Given request A: According to the car review, how much total downforce does Pagani say the aero tweaks add up to?

The car’s body is adjusted slightly for BCR duty, with a new front fascia, massive wing, and more aggressive rear diffuser. Obviously, you lose some downforce when you lose your roof. Pagani says some of the new aero tweaks add up to 1,100 pounds of total downforce at 175 mph. The suspension’s active dampers are reprogrammed for BCR duty, and there’s an all-new titanium exhaust.

What’s the Pagani Huayra BC Roadster Like to Drive?

Did I mention the exhaust? The sound of the updated engine’s overrun is like an atomic knuckle cracking. Does that metaphor make any sense? No, but neither does the thunderous noise pouring out of the RBC’s six tailpipes. Yeah, six: four round ones mounted up high and centered and two rectangular exhausts found nearly hidden within but at the edges of the mega diffuser.

This sound, this evil symphony, this glorious ruckus, is ridiculous. It’s difficult to believe it’s real. The really crazy part: From within the  Huayra BC Roadster’s gorgeous yet also ridiculous cabin (just look at the pictures), you don’t get the full measure of the exhaust’s fury, even with the carbon and leather roof stored elsewhere. Yeah, sure, you hear the engine from inside the car, and yeah, it sounds magnificent, but what you want to do is follow behind the RBC and listen. Trust me. I said atomic knuckle cracking already, yeah? Can we go with nuclear burps?

(Records of labeled boxes)
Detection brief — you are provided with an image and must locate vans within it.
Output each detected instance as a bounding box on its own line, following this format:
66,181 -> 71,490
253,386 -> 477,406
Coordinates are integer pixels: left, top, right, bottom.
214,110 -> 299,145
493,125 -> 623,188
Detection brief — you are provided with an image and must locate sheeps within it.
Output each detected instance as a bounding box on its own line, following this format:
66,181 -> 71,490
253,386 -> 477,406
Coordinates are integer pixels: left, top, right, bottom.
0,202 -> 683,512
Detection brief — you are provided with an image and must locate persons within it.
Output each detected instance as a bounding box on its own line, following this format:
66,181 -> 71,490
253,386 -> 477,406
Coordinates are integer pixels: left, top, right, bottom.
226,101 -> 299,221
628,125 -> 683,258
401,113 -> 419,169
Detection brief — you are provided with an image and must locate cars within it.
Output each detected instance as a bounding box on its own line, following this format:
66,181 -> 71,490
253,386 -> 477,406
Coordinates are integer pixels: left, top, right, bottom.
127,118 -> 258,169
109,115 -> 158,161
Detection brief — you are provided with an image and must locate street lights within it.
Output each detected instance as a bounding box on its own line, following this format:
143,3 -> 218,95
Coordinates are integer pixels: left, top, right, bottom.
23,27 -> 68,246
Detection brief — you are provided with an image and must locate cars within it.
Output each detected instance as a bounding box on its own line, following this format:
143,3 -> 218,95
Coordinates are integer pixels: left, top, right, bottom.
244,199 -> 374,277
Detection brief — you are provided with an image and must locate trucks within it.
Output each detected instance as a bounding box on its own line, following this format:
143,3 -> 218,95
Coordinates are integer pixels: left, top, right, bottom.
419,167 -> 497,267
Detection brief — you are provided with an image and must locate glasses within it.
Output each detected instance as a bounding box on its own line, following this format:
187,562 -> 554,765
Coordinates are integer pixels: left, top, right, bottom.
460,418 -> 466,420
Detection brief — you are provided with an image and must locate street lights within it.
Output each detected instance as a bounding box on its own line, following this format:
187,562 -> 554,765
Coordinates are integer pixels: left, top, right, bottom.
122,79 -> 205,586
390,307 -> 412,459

Given request B: Rewrite the entries above with 27 added to every coordinate in the answers, keeping the requests. Begin at the line that has "sheeps within it." and stop after the line that has "460,418 -> 466,420".

Exercise result A: 1,100 pounds of total downforce at 175 mph.

Exercise result B:
Detection brief — you are provided with an image and must locate sheeps within it.
Output each detected instance as a bounding box on its own line, following this format:
66,181 -> 71,490
253,386 -> 477,406
Coordinates are integer pixels: left, top, right, bottom.
27,229 -> 710,539
Detection brief — you are provided with an image and must locate persons within it.
Output each detected instance as a bounding box on its own line, following this format:
66,181 -> 71,490
253,386 -> 477,406
Coordinates are integer pixels: left, top, right, bottom.
253,128 -> 326,248
655,152 -> 710,285
428,140 -> 446,196
Detection brief — you are provided with an image and must locate cars within it.
Output each detected instance as a bounding box on its own line, following this format:
66,181 -> 71,490
253,386 -> 477,406
Coordinates are integer pixels: left, top, right, bottom.
154,145 -> 285,196
136,142 -> 185,188
Detection brief — you are provided with an image and must locate street lights within it.
Output each detected instance as a bounding box on its own line, following this format:
143,3 -> 218,95
Coordinates are integer pixels: left, top, right, bottom.
50,54 -> 95,273
Detection brief — you are provided with an image and must locate cars within it.
Output each detected instance as a bounding box on its own line, following this format:
143,3 -> 218,95
Coordinates are integer pixels: left, top, right, bottom.
271,226 -> 401,304
Detection brief — you are provided with an image and must locate trucks within it.
Output each detected instance as a bounding box on its own line, following this format:
143,3 -> 218,95
Coordinates are integer pixels: left, top, right, bottom.
446,194 -> 524,294
Detection brief — you are provided with an image and must locate glasses within it.
Output each detected instance as a bounding box on its own line, following this format:
187,562 -> 554,765
Coordinates are integer pixels: left, top, right, bottom.
487,445 -> 493,447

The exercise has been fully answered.